WHAT YOU HAVE TO DO:
Print every line of the listing exactly, please.

● ● ● ● ● ● ●

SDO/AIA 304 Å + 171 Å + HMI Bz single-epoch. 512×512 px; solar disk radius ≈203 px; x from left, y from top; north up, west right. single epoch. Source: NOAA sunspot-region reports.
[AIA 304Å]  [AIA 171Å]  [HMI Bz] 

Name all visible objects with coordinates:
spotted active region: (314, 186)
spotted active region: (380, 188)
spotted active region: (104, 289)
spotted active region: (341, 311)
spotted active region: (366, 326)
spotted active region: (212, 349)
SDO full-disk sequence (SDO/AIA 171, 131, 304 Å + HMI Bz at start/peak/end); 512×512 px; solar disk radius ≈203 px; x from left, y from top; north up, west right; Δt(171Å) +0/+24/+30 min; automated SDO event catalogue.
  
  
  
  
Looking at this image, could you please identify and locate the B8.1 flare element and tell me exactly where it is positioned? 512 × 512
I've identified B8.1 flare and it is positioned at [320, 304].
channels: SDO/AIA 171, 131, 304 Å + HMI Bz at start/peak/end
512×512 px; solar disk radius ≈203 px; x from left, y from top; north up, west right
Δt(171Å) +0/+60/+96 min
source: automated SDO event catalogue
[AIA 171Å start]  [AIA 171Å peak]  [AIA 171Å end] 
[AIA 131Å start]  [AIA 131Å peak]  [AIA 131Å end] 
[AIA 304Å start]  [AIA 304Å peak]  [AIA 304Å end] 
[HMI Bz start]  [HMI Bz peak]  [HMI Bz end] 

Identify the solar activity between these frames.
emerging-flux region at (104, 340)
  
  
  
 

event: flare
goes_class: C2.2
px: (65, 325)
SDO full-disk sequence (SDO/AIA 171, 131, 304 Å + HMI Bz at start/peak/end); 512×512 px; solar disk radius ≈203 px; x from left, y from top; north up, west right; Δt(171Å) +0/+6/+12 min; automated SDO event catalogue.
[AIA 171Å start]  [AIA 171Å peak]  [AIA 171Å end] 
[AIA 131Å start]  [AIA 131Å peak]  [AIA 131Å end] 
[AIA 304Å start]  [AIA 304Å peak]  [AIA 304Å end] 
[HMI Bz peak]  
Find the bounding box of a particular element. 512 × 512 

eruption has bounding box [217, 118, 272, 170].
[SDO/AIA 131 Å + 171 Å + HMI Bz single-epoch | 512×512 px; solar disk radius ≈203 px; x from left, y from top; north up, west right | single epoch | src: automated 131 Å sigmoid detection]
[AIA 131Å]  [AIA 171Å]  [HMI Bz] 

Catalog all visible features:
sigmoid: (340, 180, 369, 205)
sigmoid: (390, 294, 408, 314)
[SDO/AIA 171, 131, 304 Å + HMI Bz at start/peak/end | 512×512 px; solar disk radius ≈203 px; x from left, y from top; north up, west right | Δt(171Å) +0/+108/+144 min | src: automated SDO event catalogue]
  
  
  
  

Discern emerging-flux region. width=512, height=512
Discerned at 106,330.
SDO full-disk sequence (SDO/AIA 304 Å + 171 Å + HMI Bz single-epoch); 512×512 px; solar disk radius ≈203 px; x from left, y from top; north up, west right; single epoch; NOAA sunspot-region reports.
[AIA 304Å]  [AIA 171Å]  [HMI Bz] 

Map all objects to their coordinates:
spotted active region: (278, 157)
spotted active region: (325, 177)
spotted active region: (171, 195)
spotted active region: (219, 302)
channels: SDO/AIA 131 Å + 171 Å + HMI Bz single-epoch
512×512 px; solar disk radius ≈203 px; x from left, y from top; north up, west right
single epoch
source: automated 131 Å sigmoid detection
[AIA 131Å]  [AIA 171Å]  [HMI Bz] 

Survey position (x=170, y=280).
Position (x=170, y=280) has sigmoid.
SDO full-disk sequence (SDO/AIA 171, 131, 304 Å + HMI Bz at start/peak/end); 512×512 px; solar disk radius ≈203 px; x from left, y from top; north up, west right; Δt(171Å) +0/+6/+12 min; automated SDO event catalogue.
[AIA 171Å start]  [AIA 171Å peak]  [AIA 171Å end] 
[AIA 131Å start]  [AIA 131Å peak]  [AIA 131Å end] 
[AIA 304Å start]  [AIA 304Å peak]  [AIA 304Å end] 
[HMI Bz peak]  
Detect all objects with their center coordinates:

● ● ● ● ● ● ●

ANSWER SPACE:
SDO/AIA 304 Å + 171 Å + HMI Bz single-epoch. 512×512 px; solar disk radius ≈203 px; x from left, y from top; north up, west right. single epoch. Source: NOAA sunspot-region reports.
[AIA 304Å]  [AIA 171Å]  [HMI Bz] 

Name all visible objects with coordinates:
spotted active region: (314, 186)
spotted active region: (380, 188)
spotted active region: (104, 289)
spotted active region: (341, 311)
spotted active region: (366, 326)
spotted active region: (212, 349)
SDO full-disk sequence (SDO/AIA 171, 131, 304 Å + HMI Bz at start/peak/end); 512×512 px; solar disk radius ≈203 px; x from left, y from top; north up, west right; Δt(171Å) +0/+24/+30 min; automated SDO event catalogue.
  
  
  
  
Looking at this image, could you please identify and locate the B8.1 flare element and tell me exactly where it is positioned? 512 × 512
I've identified B8.1 flare and it is positioned at [320, 304].
channels: SDO/AIA 171, 131, 304 Å + HMI Bz at start/peak/end
512×512 px; solar disk radius ≈203 px; x from left, y from top; north up, west right
Δt(171Å) +0/+60/+96 min
source: automated SDO event catalogue
[AIA 171Å start]  [AIA 171Å peak]  [AIA 171Å end] 
[AIA 131Å start]  [AIA 131Å peak]  [AIA 131Å end] 
[AIA 304Å start]  [AIA 304Å peak]  [AIA 304Å end] 
[HMI Bz start]  [HMI Bz peak]  [HMI Bz end] 

Identify the solar activity between these frames.
emerging-flux region at (104, 340)
  
  
  
 

event: flare
goes_class: C2.2
px: (65, 325)
SDO full-disk sequence (SDO/AIA 171, 131, 304 Å + HMI Bz at start/peak/end); 512×512 px; solar disk radius ≈203 px; x from left, y from top; north up, west right; Δt(171Å) +0/+6/+12 min; automated SDO event catalogue.
[AIA 171Å start]  [AIA 171Å peak]  [AIA 171Å end] 
[AIA 131Å start]  [AIA 131Å peak]  [AIA 131Å end] 
[AIA 304Å start]  [AIA 304Å peak]  [AIA 304Å end] 
[HMI Bz peak]  
Find the bounding box of a particular element. 512 × 512 

eruption has bounding box [217, 118, 272, 170].
[SDO/AIA 131 Å + 171 Å + HMI Bz single-epoch | 512×512 px; solar disk radius ≈203 px; x from left, y from top; north up, west right | single epoch | src: automated 131 Å sigmoid detection]
[AIA 131Å]  [AIA 171Å]  [HMI Bz] 

Catalog all visible features:
sigmoid: (340, 180, 369, 205)
sigmoid: (390, 294, 408, 314)
[SDO/AIA 171, 131, 304 Å + HMI Bz at start/peak/end | 512×512 px; solar disk radius ≈203 px; x from left, y from top; north up, west right | Δt(171Å) +0/+108/+144 min | src: automated SDO event catalogue]
  
  
  
  

Discern emerging-flux region. width=512, height=512
Discerned at 106,330.
SDO full-disk sequence (SDO/AIA 304 Å + 171 Å + HMI Bz single-epoch); 512×512 px; solar disk radius ≈203 px; x from left, y from top; north up, west right; single epoch; NOAA sunspot-region reports.
[AIA 304Å]  [AIA 171Å]  [HMI Bz] 

Map all objects to their coordinates:
spotted active region: (278, 157)
spotted active region: (325, 177)
spotted active region: (171, 195)
spotted active region: (219, 302)
channels: SDO/AIA 131 Å + 171 Å + HMI Bz single-epoch
512×512 px; solar disk radius ≈203 px; x from left, y from top; north up, west right
single epoch
source: automated 131 Å sigmoid detection
[AIA 131Å]  [AIA 171Å]  [HMI Bz] 

Survey position (x=170, y=280).
Position (x=170, y=280) has sigmoid.
SDO full-disk sequence (SDO/AIA 171, 131, 304 Å + HMI Bz at start/peak/end); 512×512 px; solar disk radius ≈203 px; x from left, y from top; north up, west right; Δt(171Å) +0/+6/+12 min; automated SDO event catalogue.
[AIA 171Å start]  [AIA 171Å peak]  [AIA 171Å end] 
[AIA 131Å start]  [AIA 131Å peak]  [AIA 131Å end] 
[AIA 304Å start]  [AIA 304Å peak]  [AIA 304Å end] 
[HMI Bz peak]  
Detect all objects with their center coordinates:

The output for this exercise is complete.